REQUIREMENTS:
Write out the records below word for word.

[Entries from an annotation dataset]
════
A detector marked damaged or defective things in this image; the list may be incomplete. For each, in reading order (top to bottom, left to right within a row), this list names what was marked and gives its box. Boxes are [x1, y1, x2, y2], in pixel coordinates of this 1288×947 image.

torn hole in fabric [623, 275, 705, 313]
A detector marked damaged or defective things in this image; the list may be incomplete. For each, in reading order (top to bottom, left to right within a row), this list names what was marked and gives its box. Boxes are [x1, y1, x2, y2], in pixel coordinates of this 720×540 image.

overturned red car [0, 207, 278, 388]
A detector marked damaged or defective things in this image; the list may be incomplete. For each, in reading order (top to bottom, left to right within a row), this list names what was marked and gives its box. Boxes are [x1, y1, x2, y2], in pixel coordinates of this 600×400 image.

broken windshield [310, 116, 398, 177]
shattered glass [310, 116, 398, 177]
════
COMPLETE RESPONSE:
A detector marked damaged or defective things in this image; the list may be incomplete. For each, in reading order (top to bottom, left to right within a row), this list names what was marked and gives its box. Boxes are [x1, y1, x2, y2], in pixel coordinates of this 1288×947 image.

torn hole in fabric [623, 275, 705, 313]
A detector marked damaged or defective things in this image; the list may be incomplete. For each, in reading order (top to bottom, left to right within a row), this list names what was marked and gives its box. Boxes are [x1, y1, x2, y2], in pixel coordinates of this 720×540 image.

overturned red car [0, 207, 278, 388]
A detector marked damaged or defective things in this image; the list may be incomplete. For each, in reading order (top to bottom, left to right within a row), this list names what was marked and gives its box. Boxes are [x1, y1, x2, y2], in pixel coordinates of this 600×400 image.

broken windshield [310, 116, 398, 177]
shattered glass [310, 116, 398, 177]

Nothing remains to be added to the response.